### Connecting Google Colab with your Google Drive

In [None]:
from google.colab import drive

drive.mount("/content/drive")

In [None]:
import os
os.chdir("/content/drive/MyDrive/nlp/textpre/Text_Preprocessing")
!ls

# <center>Text Preprocessing</center>

Text data falls into the category of unstructured data and requires some preparation before it can be used for modeling. Text preparation is different from structured data pre-processing. In this activitiy we will be using spaCy to do the same.




In [None]:
from IPython.display import Image
Image(filename='./img/spacy_img.jpg')


## Why spaCy?

* Is a free and open-source library developed by Explosion AI.
* Works well for simple to complex language understanding tasks and is designed specifically for production use.
* Helps build applications that process and “understand” large volumes of text.

### Features of spaCy

spaCy provides [trained models](https://spacy.io/models/en) for different languages and has a model for multi-language as well.

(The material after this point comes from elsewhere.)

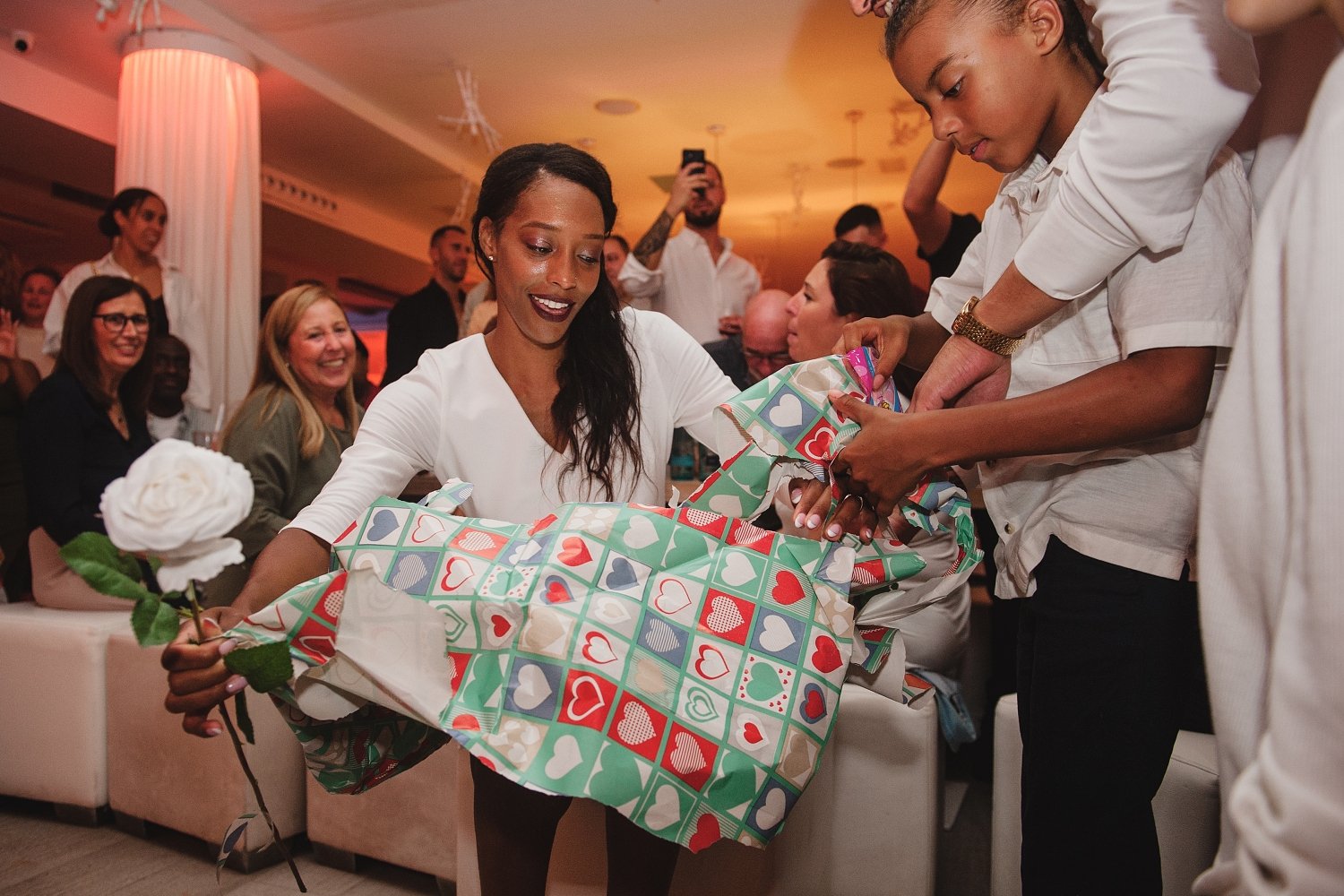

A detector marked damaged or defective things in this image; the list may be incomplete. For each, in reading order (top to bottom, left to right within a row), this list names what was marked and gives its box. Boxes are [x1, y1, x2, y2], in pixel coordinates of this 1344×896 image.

torn wrapping paper [223, 354, 978, 854]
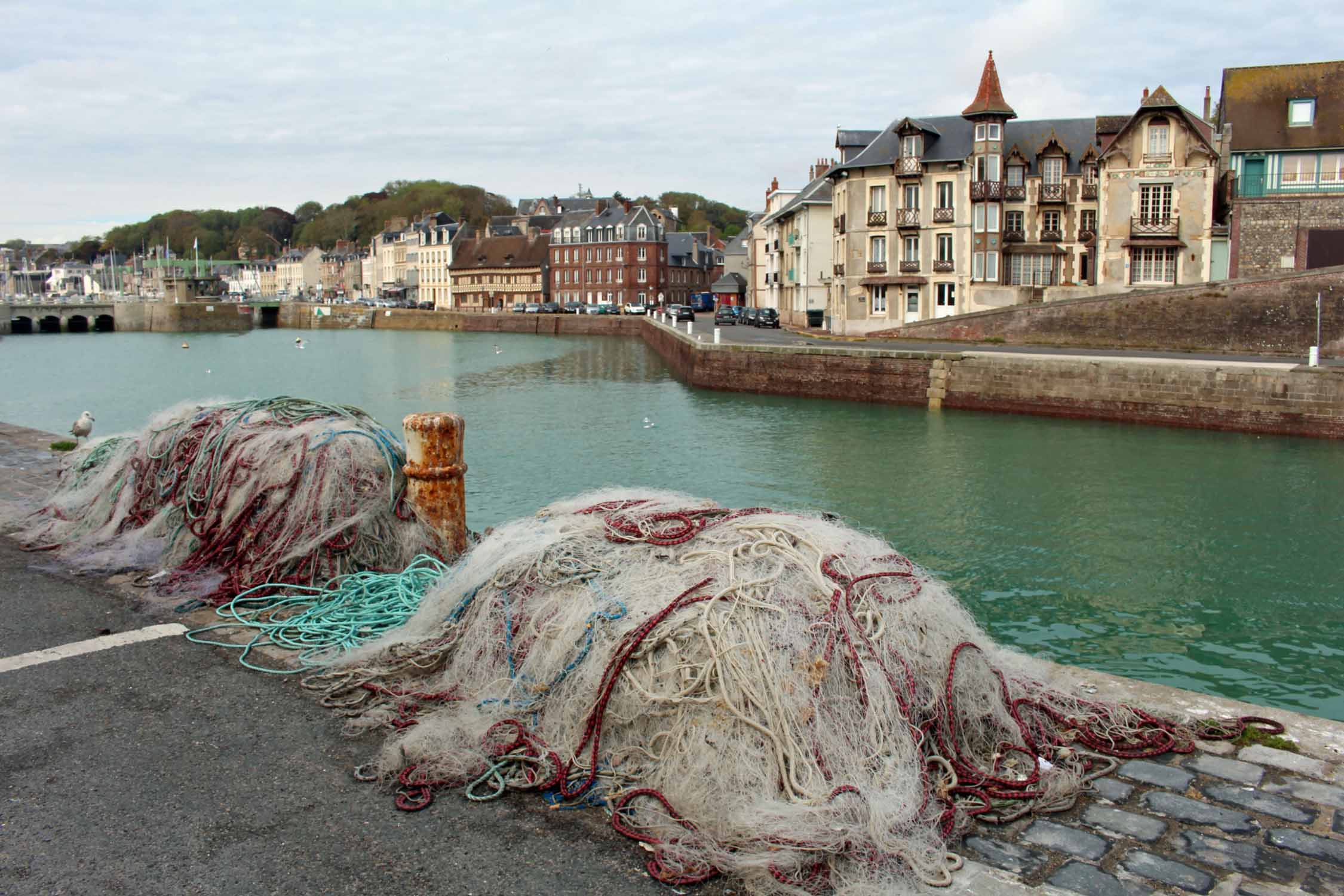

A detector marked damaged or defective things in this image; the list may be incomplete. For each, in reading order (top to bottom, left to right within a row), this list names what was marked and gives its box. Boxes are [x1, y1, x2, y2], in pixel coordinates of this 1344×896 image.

Before jumping in, let's have a look at various features provided by popular NLP related libraries and their performance in compairision to SpaCy.  

In [None]:
Image(filename='./img/Spacy_Features.png')

### Feature Comparision

In [None]:
Image(filename='./img/feature-comparision.png')

### Speed Comparision

In [None]:
Image(filename='./img/speed-comparision.png')

### SpaCy Installation

To get started with spaCy, install the package using pip in Terminal (for Mac) or CommandLine (for Windows).

__Note__: No separate installation of spaCy is required to execute in colab.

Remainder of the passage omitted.